MARILYN (mordisqueándose una uña roída ya hasta el final): ¿Estás seguro? Es que estoy tan nerviosa. ¿Dónde está el lavabo? Si pudiera entrar ahí nada más que un minuto...'
TC: ¿Y meterte una pastilla? ¡No! Chsss. Esa es la voz de Cyril Ritchard: ha empezado al panegírico.
(De puntillas, entramos en la atestada capilla y nos abrimos paso hasta un pequeño espacio en la última fila. Acabó Cyril Ritchard; lo siguió Cathleen Besbitt, una compañera de miss Collier de toda la vida, y, finalmente, Brian Aherne se dirigió a los asistentes al funeral. A lo largo de todo ello, mi acompañante se quitaba periódicamente las gafas para enjugar lágrimas que se desbordaban de sus ojos azulgrises. En ocasiones la había visto sin maquillaje, pero hoy ofrecía una nueva experiencia visual, un rostro que yo no había observado antes, y al principio no me di cuenta de qué podría ser. ¡Ah! Se debía al sombrío pañuelo de la cabeza. Con los bucles invisibles y el cutis limpio de cosméticos, parecía tener doce años: una virgen pubescente que acaba de entrar en un orfanato y está llorando su desgracia. La ceremonia terminó al fin, y la reunión comenzó a dispersarse.)

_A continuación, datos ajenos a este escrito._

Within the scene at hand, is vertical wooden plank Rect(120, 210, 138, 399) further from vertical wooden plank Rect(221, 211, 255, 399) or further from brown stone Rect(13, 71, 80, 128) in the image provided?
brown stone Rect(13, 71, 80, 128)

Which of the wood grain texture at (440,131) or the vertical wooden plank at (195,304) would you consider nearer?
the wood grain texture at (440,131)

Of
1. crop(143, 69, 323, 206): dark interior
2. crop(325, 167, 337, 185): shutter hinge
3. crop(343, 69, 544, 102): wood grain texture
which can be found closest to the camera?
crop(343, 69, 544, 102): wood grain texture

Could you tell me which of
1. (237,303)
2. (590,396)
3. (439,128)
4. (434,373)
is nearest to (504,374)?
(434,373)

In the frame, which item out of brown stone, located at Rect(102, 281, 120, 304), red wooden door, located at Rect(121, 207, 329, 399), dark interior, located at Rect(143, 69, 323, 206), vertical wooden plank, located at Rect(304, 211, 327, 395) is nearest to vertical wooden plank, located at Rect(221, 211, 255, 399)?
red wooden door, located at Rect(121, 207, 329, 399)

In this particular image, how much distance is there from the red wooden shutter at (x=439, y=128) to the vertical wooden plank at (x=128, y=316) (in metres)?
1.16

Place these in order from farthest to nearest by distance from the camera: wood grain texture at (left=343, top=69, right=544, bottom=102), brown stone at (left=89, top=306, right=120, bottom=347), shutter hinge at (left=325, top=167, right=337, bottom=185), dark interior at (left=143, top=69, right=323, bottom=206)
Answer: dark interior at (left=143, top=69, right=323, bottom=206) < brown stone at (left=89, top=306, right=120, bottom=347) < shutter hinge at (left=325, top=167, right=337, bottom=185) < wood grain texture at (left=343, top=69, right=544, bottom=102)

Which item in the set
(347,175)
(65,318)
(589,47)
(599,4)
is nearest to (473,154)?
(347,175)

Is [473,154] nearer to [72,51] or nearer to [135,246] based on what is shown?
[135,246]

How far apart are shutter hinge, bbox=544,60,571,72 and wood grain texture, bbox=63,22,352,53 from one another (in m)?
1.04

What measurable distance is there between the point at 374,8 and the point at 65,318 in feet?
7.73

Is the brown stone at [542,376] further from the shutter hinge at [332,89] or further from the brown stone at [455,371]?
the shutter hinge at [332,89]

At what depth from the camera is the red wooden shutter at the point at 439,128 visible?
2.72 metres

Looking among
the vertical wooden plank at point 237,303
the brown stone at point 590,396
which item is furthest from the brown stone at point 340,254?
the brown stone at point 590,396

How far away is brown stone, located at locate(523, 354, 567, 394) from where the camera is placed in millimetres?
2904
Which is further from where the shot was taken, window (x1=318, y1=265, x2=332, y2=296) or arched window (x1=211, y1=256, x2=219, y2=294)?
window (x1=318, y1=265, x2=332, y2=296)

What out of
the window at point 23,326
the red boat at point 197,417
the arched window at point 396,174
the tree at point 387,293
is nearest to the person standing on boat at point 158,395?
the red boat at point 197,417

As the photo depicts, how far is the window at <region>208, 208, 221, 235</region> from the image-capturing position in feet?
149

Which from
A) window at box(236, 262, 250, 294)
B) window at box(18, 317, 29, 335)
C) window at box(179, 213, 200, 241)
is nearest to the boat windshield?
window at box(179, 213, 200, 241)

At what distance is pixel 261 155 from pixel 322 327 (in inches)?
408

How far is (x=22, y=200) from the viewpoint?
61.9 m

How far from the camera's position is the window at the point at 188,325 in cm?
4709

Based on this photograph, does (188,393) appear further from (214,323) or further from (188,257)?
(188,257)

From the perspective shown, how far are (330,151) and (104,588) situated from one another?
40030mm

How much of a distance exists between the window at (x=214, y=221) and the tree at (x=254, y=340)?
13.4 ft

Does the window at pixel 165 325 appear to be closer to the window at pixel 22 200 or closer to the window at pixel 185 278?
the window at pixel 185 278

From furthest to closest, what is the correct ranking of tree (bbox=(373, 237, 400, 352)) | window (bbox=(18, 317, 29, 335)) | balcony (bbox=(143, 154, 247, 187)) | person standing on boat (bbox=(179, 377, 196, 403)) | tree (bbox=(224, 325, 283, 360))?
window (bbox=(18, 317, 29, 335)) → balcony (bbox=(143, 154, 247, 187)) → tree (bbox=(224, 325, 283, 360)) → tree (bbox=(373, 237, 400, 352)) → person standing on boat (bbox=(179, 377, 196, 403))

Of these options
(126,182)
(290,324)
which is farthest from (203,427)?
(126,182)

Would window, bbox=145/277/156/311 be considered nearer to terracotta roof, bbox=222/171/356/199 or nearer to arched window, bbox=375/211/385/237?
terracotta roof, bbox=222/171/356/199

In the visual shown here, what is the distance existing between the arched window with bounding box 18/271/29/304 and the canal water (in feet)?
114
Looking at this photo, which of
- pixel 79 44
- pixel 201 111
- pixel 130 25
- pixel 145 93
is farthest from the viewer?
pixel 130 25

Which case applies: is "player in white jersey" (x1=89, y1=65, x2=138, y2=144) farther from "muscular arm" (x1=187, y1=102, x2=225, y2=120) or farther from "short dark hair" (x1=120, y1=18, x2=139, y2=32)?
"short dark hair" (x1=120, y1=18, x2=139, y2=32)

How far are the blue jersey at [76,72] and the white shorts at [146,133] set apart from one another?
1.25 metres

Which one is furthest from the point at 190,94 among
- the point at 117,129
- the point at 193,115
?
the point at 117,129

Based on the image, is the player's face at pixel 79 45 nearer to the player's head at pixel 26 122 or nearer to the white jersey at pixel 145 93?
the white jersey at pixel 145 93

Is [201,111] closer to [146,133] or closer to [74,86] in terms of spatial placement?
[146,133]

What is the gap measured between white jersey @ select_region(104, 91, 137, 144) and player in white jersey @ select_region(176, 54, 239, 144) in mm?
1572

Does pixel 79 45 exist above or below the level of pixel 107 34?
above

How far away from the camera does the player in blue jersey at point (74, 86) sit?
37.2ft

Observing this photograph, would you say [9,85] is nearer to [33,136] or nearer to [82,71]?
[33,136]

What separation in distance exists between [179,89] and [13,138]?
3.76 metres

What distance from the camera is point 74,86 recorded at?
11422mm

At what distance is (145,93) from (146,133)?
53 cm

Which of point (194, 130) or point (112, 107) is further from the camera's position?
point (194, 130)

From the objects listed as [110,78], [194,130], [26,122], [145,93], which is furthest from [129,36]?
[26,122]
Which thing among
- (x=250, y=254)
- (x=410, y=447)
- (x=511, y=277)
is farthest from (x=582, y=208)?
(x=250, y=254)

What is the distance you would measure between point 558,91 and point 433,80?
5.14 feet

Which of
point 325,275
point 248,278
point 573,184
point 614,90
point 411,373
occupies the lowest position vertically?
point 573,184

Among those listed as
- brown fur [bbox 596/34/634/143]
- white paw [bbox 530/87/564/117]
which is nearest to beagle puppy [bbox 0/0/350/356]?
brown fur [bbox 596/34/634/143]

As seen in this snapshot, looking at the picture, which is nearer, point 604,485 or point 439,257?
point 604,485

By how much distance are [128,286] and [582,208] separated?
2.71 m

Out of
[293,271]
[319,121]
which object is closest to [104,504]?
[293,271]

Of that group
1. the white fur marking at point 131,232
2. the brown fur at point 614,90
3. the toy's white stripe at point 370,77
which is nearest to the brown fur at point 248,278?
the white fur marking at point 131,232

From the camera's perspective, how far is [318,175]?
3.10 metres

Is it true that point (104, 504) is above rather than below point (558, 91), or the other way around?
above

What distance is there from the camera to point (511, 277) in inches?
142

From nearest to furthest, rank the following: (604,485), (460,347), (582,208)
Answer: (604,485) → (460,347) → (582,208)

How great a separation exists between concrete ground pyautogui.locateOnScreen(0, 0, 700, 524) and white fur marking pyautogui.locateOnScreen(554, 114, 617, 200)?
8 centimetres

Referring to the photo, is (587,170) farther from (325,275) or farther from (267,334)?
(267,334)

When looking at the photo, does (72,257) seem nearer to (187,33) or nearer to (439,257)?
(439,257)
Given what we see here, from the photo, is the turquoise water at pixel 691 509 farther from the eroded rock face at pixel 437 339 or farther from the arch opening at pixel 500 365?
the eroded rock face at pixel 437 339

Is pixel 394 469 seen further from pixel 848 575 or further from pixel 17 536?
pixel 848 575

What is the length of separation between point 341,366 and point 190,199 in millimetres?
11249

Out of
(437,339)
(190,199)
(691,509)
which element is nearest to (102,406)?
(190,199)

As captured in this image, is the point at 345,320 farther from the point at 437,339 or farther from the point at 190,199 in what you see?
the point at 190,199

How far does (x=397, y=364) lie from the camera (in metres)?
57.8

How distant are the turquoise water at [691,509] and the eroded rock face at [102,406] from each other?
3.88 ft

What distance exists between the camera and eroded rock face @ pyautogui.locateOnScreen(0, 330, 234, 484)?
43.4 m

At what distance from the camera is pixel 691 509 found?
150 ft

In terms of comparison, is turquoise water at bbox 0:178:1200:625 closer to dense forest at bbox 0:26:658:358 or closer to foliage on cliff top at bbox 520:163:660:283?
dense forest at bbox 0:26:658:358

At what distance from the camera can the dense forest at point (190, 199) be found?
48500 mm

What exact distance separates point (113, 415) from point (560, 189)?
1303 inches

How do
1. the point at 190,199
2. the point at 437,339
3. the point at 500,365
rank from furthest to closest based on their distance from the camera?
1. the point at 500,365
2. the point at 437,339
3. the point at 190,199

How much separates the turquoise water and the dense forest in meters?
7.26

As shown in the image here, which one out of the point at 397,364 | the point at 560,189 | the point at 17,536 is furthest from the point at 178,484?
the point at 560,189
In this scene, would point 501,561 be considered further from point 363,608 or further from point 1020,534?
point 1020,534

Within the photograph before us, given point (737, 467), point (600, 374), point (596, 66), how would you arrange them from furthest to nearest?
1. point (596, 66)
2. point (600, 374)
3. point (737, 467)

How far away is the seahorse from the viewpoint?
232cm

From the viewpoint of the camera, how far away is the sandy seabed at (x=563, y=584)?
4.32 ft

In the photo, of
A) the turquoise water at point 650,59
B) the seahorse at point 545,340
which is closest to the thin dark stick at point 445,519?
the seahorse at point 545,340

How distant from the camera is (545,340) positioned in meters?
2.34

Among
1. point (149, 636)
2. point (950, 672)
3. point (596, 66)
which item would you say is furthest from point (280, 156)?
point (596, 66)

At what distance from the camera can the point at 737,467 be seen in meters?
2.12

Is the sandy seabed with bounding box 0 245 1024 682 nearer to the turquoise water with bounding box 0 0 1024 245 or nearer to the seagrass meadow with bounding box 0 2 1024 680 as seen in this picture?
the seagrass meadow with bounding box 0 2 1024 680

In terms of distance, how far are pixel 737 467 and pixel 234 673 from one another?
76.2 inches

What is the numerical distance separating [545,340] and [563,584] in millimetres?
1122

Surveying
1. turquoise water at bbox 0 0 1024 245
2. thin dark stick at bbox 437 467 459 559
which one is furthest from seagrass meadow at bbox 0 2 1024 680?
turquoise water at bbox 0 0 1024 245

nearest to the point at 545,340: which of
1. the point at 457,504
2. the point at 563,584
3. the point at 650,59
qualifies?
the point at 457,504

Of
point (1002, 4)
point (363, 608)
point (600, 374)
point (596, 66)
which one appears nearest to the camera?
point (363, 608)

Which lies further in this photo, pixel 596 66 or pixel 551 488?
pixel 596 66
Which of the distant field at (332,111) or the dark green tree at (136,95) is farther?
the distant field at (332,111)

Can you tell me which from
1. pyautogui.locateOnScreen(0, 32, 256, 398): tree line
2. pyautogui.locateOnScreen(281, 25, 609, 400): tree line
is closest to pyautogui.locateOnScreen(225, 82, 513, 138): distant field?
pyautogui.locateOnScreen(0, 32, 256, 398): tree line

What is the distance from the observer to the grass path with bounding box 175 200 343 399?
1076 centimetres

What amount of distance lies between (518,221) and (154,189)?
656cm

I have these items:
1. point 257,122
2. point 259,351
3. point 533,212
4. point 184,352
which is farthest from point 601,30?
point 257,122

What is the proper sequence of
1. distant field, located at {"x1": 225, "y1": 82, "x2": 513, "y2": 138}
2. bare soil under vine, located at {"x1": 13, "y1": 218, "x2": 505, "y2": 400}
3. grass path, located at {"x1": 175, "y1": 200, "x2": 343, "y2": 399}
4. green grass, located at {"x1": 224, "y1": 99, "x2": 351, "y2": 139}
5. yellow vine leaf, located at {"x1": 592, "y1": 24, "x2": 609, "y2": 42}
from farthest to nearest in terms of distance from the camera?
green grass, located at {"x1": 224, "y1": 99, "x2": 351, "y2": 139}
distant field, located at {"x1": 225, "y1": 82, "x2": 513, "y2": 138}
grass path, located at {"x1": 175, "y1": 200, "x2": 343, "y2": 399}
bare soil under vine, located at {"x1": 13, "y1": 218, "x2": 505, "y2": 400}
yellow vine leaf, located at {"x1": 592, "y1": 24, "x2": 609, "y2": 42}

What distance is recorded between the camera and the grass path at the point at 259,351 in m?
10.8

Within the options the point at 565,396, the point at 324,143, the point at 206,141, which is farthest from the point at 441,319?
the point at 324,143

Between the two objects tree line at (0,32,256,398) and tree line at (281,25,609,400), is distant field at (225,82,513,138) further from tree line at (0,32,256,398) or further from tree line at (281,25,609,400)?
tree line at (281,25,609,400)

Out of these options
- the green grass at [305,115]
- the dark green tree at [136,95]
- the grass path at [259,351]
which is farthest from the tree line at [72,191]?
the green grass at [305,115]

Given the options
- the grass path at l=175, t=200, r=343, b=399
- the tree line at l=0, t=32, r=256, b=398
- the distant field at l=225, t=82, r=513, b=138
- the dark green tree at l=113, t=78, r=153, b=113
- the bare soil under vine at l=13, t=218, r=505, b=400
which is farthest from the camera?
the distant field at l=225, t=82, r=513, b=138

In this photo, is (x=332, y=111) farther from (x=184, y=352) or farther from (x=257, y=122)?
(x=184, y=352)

MARILYN: Quedémonos aquí sentados, por favor. Esperemos a que salga todo el mundo.
TC: ¿Por qué?
MARILYN: No quiero tener que hablar con nadie. Nunca sé qué decir.
TC: Entonces, quédate ahí sentada, y yo esperaré fuera. Tengo que fumar un pitillo.
MARILYN: ¡NO puedes dejarme sola! ¡Dios mío! Fuma aquí.
TC: ¿Aquí? ¿En la capilla?
MARILYN: ¿Por qué no? ¿Qué te quieres fumar? ¿Un petardo?
TC: Muy gracioso. Venga, vámonos.
MARILYN: Por favor. Hay un montón de fotógrafos ahí abajo. Y, desde luego, no quiero que me tomen fotografías con esta facha.
TC: No te lo reprocho.
MARILYN: Has dicho que tenía un aspecto estupendo.
TC: Y lo tienes. Sencillamente, perfecto…, si estuvieras interpretando La novia de Drácula.
MARILYN: Ya te estás riendo de mí.
TC: ¿Tengo yo pinta de reírme?
MARILYN: Te estás riendo por dentro. Y ésa es la peor clase de risa. (Frunciendo el ceño; mordisqueándose la uña del pulgar). En realidad, podría haber llevado maquillaje. Veo que toda esa otra gente lleva maquillaje.
TC: Yo sí. Gotitas.
MARILYN: Lo digo en serio. Es el pelo. Necesito un tinte. Y no he tenido tiempo de dármelo. Todo ha sido tan inesperado, la muerte de miss Collier y demás. ¿Ves?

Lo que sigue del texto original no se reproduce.